Exploring History in the Digital World
Exploring History in the Digital World was the second session of History Day 2020.
History Day is a free one-day event that brings together students, researchers and anyone with an interest in history with professionals from libraries, archives and research organisations. This years History Day was held fully online for the first time, and featured numerous live sessions mixed in with pre-recorded content.
Explore libraries, museums, archives and history organisations across the UK through videos, podcasts, blog posts and online exhibitions.

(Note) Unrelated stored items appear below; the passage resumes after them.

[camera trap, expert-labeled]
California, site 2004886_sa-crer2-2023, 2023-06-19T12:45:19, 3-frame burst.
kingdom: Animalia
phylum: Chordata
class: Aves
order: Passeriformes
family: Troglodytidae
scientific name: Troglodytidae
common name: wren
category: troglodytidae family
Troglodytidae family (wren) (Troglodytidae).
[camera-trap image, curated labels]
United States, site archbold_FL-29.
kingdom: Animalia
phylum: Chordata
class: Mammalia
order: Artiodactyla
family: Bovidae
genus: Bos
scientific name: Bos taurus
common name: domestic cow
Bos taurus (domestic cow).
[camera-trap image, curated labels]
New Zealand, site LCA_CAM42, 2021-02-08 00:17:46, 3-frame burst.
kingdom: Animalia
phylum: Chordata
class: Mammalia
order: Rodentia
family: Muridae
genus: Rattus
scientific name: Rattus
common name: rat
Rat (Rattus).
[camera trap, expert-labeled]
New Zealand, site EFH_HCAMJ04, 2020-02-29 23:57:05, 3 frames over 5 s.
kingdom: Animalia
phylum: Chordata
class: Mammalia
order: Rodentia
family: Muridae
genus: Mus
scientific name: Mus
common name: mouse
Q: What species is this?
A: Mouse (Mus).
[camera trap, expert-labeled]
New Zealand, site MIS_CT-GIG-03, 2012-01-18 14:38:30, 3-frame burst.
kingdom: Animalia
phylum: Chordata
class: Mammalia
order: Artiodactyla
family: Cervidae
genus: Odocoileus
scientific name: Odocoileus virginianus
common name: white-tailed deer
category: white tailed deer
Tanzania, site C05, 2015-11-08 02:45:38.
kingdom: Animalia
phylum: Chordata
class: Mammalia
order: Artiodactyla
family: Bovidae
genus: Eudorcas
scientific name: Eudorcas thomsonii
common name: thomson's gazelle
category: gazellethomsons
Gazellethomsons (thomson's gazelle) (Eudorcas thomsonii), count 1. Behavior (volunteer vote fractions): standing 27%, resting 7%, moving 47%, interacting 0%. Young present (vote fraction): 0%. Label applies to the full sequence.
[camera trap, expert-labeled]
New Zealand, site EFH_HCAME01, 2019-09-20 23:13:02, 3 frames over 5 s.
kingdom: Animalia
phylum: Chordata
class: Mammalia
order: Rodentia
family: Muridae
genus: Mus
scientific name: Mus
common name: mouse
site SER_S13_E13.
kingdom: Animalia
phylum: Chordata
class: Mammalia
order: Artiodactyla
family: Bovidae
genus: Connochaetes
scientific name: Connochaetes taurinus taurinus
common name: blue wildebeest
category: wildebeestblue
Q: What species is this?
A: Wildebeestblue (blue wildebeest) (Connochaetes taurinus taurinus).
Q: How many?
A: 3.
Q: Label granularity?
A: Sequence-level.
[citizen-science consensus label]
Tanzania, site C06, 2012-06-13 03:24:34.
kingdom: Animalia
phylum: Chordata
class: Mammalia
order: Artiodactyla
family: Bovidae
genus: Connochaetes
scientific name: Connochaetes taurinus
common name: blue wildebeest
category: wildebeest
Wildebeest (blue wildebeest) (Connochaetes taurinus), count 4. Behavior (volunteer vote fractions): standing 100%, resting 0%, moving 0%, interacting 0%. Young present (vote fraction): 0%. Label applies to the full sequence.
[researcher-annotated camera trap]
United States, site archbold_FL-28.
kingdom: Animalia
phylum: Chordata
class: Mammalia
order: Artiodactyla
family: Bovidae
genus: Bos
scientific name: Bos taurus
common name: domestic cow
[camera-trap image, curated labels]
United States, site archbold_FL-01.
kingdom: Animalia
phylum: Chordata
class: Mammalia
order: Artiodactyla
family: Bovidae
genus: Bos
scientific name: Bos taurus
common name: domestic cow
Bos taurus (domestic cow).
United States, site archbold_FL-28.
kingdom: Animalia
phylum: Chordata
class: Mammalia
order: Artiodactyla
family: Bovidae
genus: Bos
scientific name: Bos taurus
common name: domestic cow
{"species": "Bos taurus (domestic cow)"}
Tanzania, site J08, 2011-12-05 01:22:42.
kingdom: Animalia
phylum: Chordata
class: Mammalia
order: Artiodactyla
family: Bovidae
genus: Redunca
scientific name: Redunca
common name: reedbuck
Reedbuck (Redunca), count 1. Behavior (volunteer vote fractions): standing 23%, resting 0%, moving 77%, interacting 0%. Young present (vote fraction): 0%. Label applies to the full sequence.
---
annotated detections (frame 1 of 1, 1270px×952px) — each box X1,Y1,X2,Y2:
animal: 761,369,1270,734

Exploring History in the Digital World bought together libraries, archives and history organisations to showcase their latest digital projects and discuss the impact of the closure of cultural institutions during lockdown. The panel explored the behind the scenes work to make collections available, the engagement of new audiences and how institutions are using this experience to work towards developing a sustainable future for digital history.
- Professor Jane Winters (Professor of Digital Humanities, School of Advanced Study, chair)
- Jonathan Blaney (Head of Digital Projects and British History Online, IHR)
- Dr Katherine Howells (Visual Collections Researcher, The National Archives- Deep Discoveries Project)
- Dr Linda Arnold-Stratford (Head of Liaison and Governance for the Legal Deposit Libraries at The British Library)
- Dr Maria Castrillo (Head of Special Collections and Engagement, Senate House Library)
- Dr Mia Ridge (Digital Curator, Western Heritage Collections, British Library and Co-investigator Living with Machines Project)
This year History Day 2020, was part of the Being Human Festival, the UK’s national festival of the humanities, who's theme for 2020 was New Worlds. In November each year the Being Human Festival brings together universities, museums, galleries, archives, independent research organisations, community and commercial partners to make research in the humanities accessible to non-specialist audiences and demonstrate its relevance to our everyday lives.